Upload folder using huggingface_hub

81b3473 verified about 1 month ago

5.41 kB

	#!/bin/bash
	# =============================================================================
	# Headless GRPO Training Entrypoint Script
	# =============================================================================
	# This script orchestrates the training lifecycle:
	# 1. Validate environment (secrets, GPU)
	# 2. Authenticate with HuggingFace and W&B
	# 3. Run training
	# 4. Upload results
	# 5. Self-terminate pod (if RUNPOD_POD_ID is set)
	#
	# Exit on any error
	set -e

	echo "=============================================================="
	echo "Marxist-GRPO Headless Training"
	echo "=============================================================="
	echo "Start time: $(date -Iseconds)"
	echo ""

	# =============================================================================
	# 1. ENVIRONMENT VALIDATION
	# =============================================================================
	echo "[1/5] Validating environment..."

	# Check required secrets
	if [ -z "$HF_TOKEN" ]; then
	echo "ERROR: HF_TOKEN environment variable is required"
	exit 1
	fi

	if [ -z "$WANDB_API_KEY" ]; then
	echo "ERROR: WANDB_API_KEY environment variable is required"
	exit 1
	fi

	# Check GPU availability
	python -c "import torch; assert torch.cuda.is_available(), 'CUDA not available'" \|\| {
	echo "ERROR: CUDA/GPU not available"
	exit 1
	}

	echo " - HF_TOKEN: [set]"
	echo " - WANDB_API_KEY: [set]"
	echo " - GPU: $(python -c 'import torch; print(torch.cuda.get_device_name())')"
	echo " - VRAM: $(python -c 'import torch; print(f\"{torch.cuda.get_device_properties(0).total_memory/1e9:.1f} GB\")')"
	echo ""

	# =============================================================================
	# 2. AUTHENTICATION
	# =============================================================================
	echo "[2/5] Authenticating with services..."

	# Login to HuggingFace
	echo " - HuggingFace Hub..."
	huggingface-cli login --token "$HF_TOKEN" --add-to-git-credential 2>/dev/null \|\| true

	# Login to Weights & Biases
	echo " - Weights & Biases..."
	wandb login "$WANDB_API_KEY" 2>/dev/null \|\| true

	echo ""

	# =============================================================================
	# 3. DATA VALIDATION
	# =============================================================================
	echo "[3/5] Validating dataset..."

	DATASET_PATH="${DATASET_PATH:-/workspace/dataset.jsonl}"

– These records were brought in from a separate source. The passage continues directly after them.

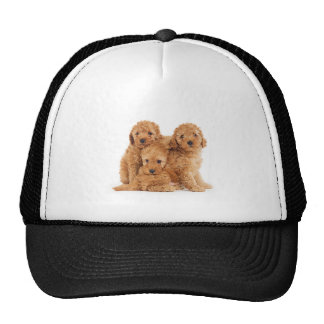 Poodles Trucker Hat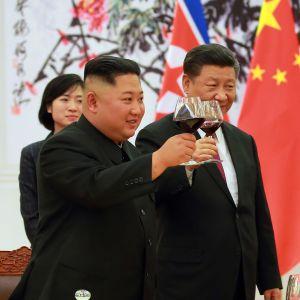 Kim Jong-Un och Xi Jinping träffades tre gånger i Kina i fjol. Dessa möten var de första sedan Kim efterträdde sin avlidne far Kim Jong-Il år 2011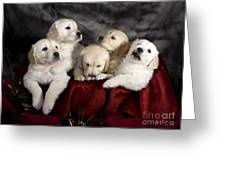 Festive Puppies Greeting Card by Angel  Tarantella
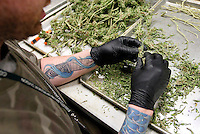 Brian (no last name given) a trimmer, cleans up marijuana buds in a medical marijuana center in Denver April 2, 2012.  With Colorado voters set in November to decide whether to defy the federal government and legalize marijuana for recreational use under state law, the enforcement division could play a key role in bringing a black market pot trade out of the shadows.  REUTERS/Rick Wilking (UNITED STATES)
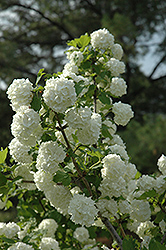 Snowball Viburnum (Viburnum opulus 'Roseum') at Spruce It Up Garden Centre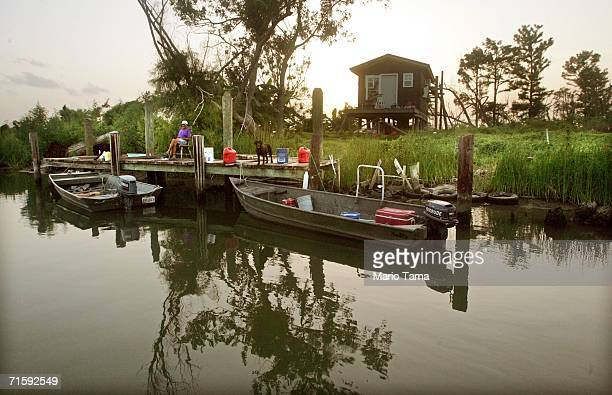 Alan Sessum sits with his dogs on the dock of his neighbor's camp house where he currently lives in the devastated Plaquemine's Parish August 3 2006...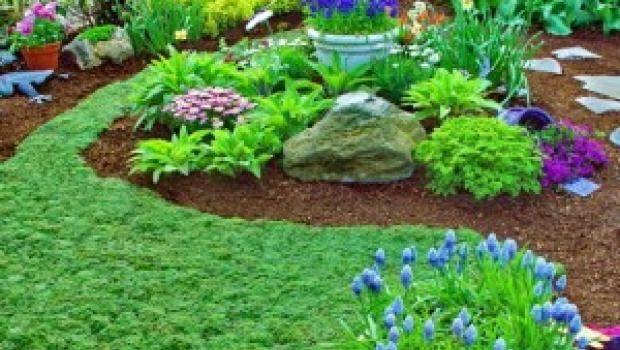 Le piante tappezzanti calpestabili sono l'alternativa giusta ad un classico prato erboso o come elemento decorativo per angoli del giardino ombreggiati.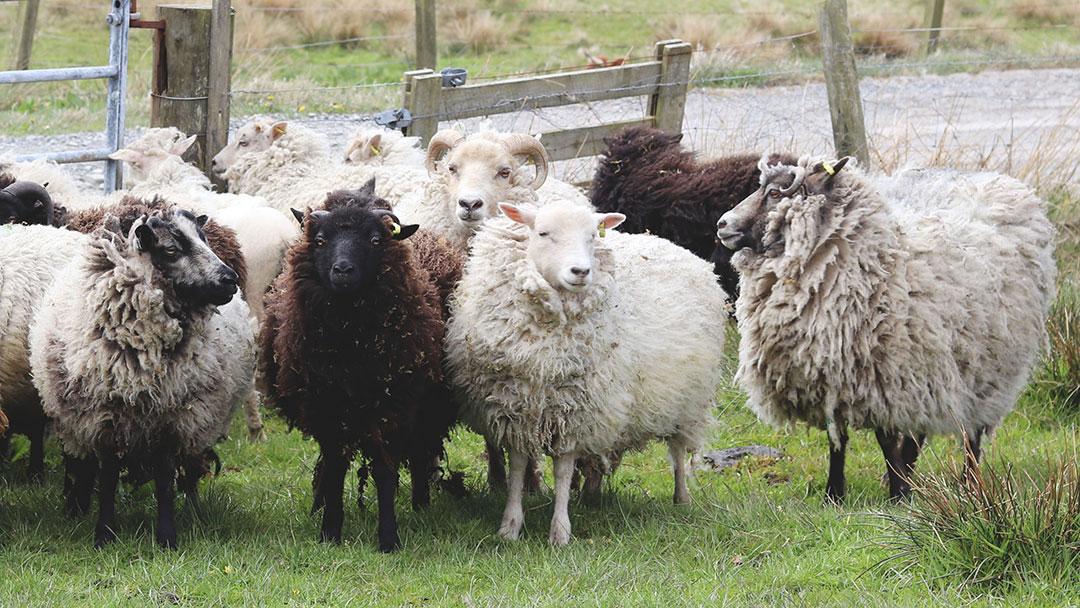 Uradale sheep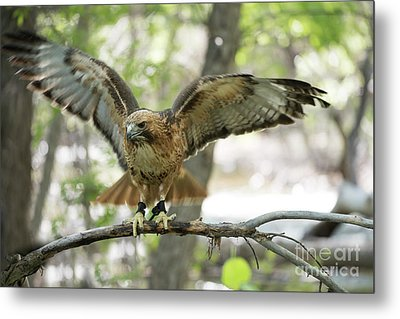 Red-tailed Hawk  Metal Print by Juli Scalzi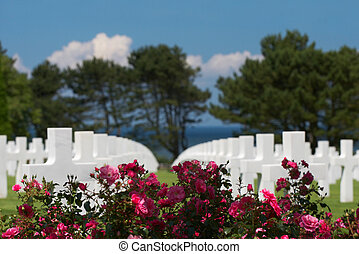Roses and graves - Graves at the American cemetery in...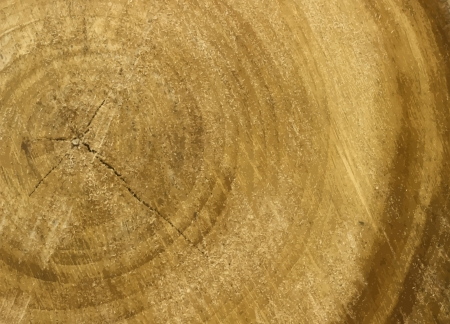 wood cross section: new textured background with wooden old circles can use like wallpaper Illustration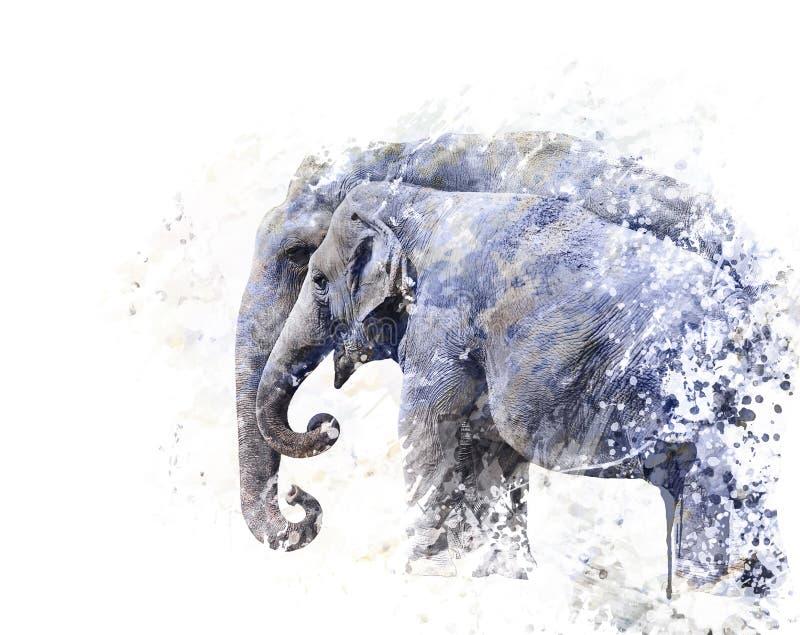 Twee olifantenwaterverf stock illustratie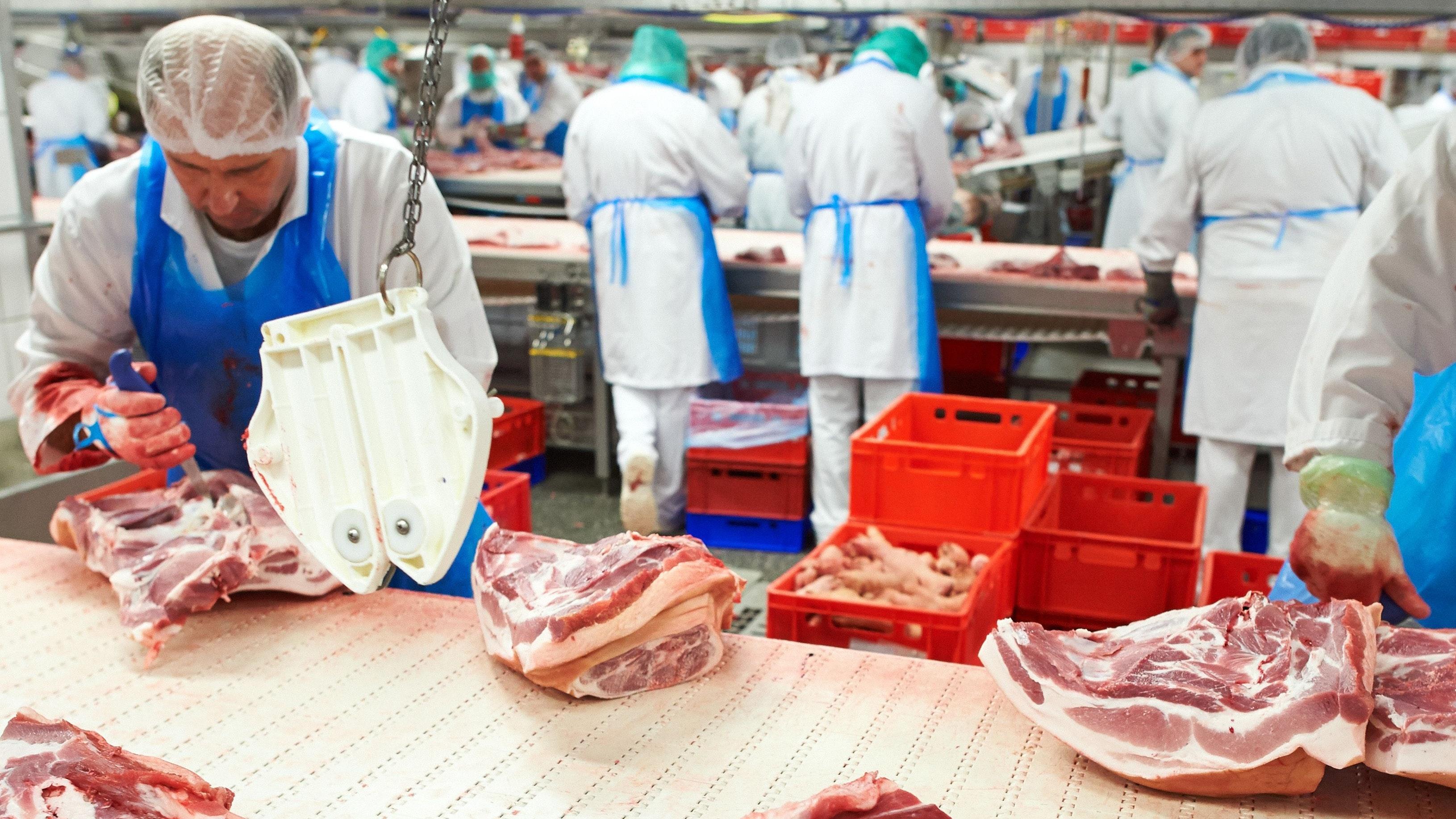 Arbeiter in der Fleischindustrie sollen mehr Geld bekommen. Foto: dpa/Thissen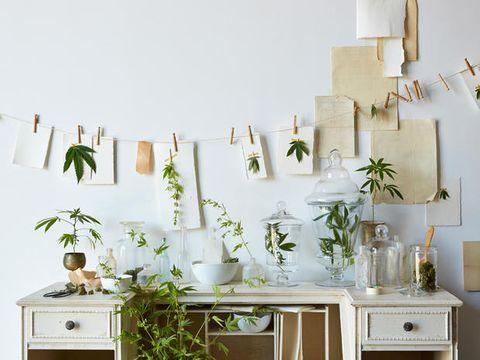 Room, Interior design, Interior design, Porcelain, Artifact, Vase, Serveware, Still life photography, Pottery, Cabinetry,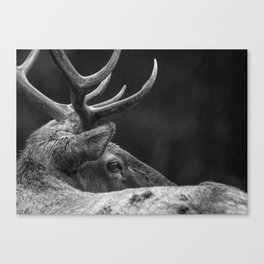 Rain Falls on a Bull Roosevelt Elk in Redwood National Park Canvas Print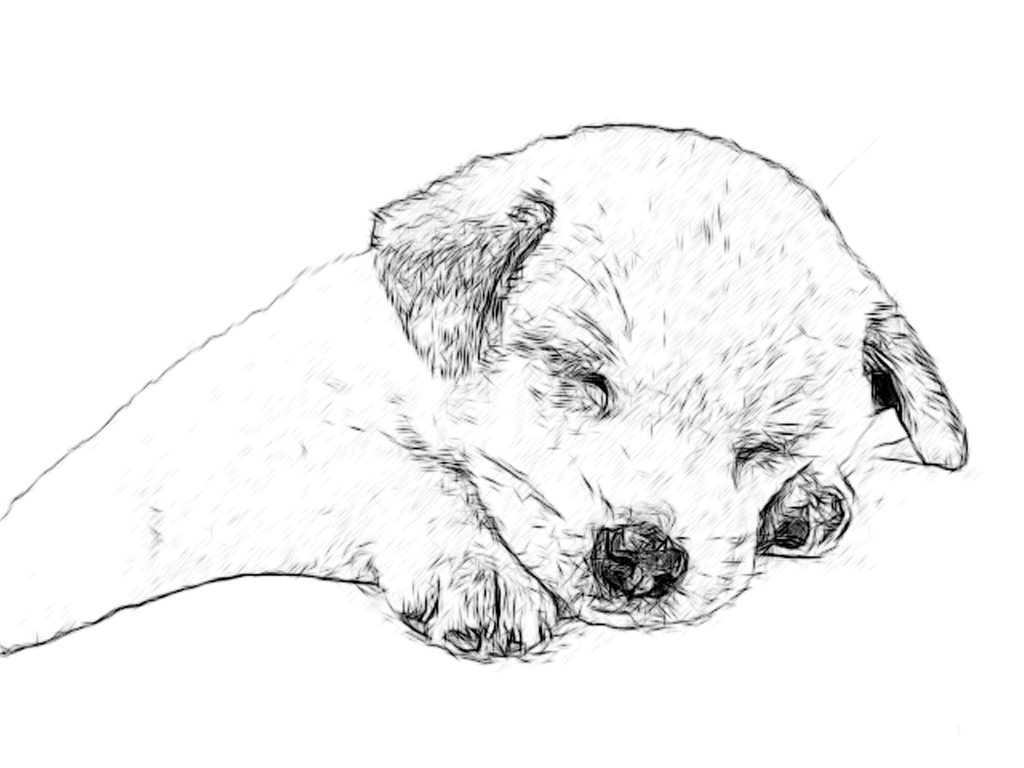 1024x768 Line Drawing Pencil And Charcoal Art Galleries Labrador Retriever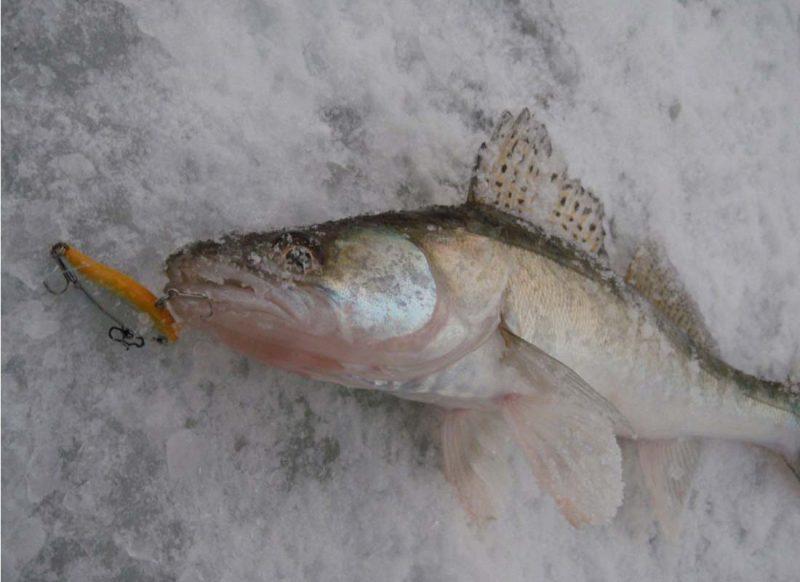 способы рыбалки в астрахани осенью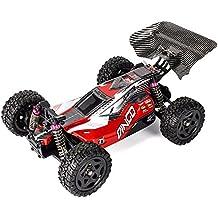 Coche Rc Buggy Dingo Remo 1:16 | Tracción 4x4 | 40 km/h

	if [ ! -f "$DATASET_PATH" ]; then
	echo "ERROR: Dataset not found at $DATASET_PATH"

	# If DATASET_URL is set, try to download
	if [ -n "$DATASET_URL" ]; then
	echo "Attempting to download from DATASET_URL..."
	wget -O "$DATASET_PATH" "$DATASET_URL" \|\| {
	echo "ERROR: Failed to download dataset"
	exit 1
	}
	else
	exit 1
	fi
	fi

	RECORD_COUNT=$(wc -l < "$DATASET_PATH")
	echo " - Dataset: $DATASET_PATH"
	echo " - Records: $RECORD_COUNT"
	echo ""

	# =============================================================================
	# 4. TRAINING
	# =============================================================================
	echo "[4/5] Starting training..."
	echo ""
	echo "Configuration:"
	echo " - Model: ${MODEL_NAME:-unsloth/DeepSeek-R1-0528-Qwen3-8B}"
	echo " - Max Steps: ${MAX_STEPS:-500}"
	echo " - Batch Size: ${BATCH_SIZE:-2} x ${GRADIENT_ACCUMULATION:-2}"
	echo " - Learning Rate: ${LEARNING_RATE:-5e-6}"
	echo " - Reward Mode: ${REWARD_MODE:-FULL}"
	echo " - HF Repo: ${HF_REPO:-prolewiki/marxist-grpo-lora}"
	echo ""

	# Create output directories (use env vars to allow override in tests)
	CHECKPOINT_DIR="${CHECKPOINT_DIR:-/workspace/checkpoints}"
	LORA_OUTPUT="${LORA_OUTPUT:-/workspace/lora-output}"
	OUTPUT_DIR="${OUTPUT_DIR:-/workspace/outputs}"
	mkdir -p "$CHECKPOINT_DIR"
	mkdir -p "$LORA_OUTPUT"
	mkdir -p "$OUTPUT_DIR"

	# Run training
	# Note: The training script handles all the environment variables
	# IMPORTANT: Disable set -e temporarily to capture exit code for failure handling
	set +e
	python -m prolewiki_llm.train_headless
	TRAINING_EXIT_CODE=$?
	set -e

	echo ""
	echo "Training completed with exit code: $TRAINING_EXIT_CODE"
	echo ""

	# =============================================================================
	# 5. CLEANUP AND TERMINATION
	# =============================================================================
	echo "[5/5] Cleanup..."

	# Log completion time
	echo "End time: $(date -Iseconds)"

	# If training succeeded and RUNPOD_POD_ID is set, terminate the pod
	if [ $TRAINING_EXIT_CODE -eq 0 ]; then
	echo "Training completed successfully!"

	if [ -n "$RUNPOD_POD_ID" ]; then
	echo ""
	echo "Terminating pod to stop billing..."
	echo "Pod ID: $RUNPOD_POD_ID"

	# Give a few seconds for logs to flush
	sleep 5

	# Stop the pod
	runpodctl stop pod "$RUNPOD_POD_ID" \|\| {
	echo "Warning: Failed to stop pod automatically"
	echo "Please manually stop pod $RUNPOD_POD_ID to avoid billing"
	}
	else
	echo ""
	echo "Note: RUNPOD_POD_ID not set - pod will continue running"
	echo "Remember to stop the pod manually to avoid billing!"
	fi
	else
	echo "Training failed with exit code $TRAINING_EXIT_CODE"
	echo "Pod will NOT be automatically terminated for debugging"
	echo ""
	echo "To debug:"
	echo " 1. SSH into the pod"
	echo " 2. Check /workspace/outputs for logs"
	echo " 3. Check W&B dashboard for metrics"
	fi

	exit $TRAINING_EXIT_CODE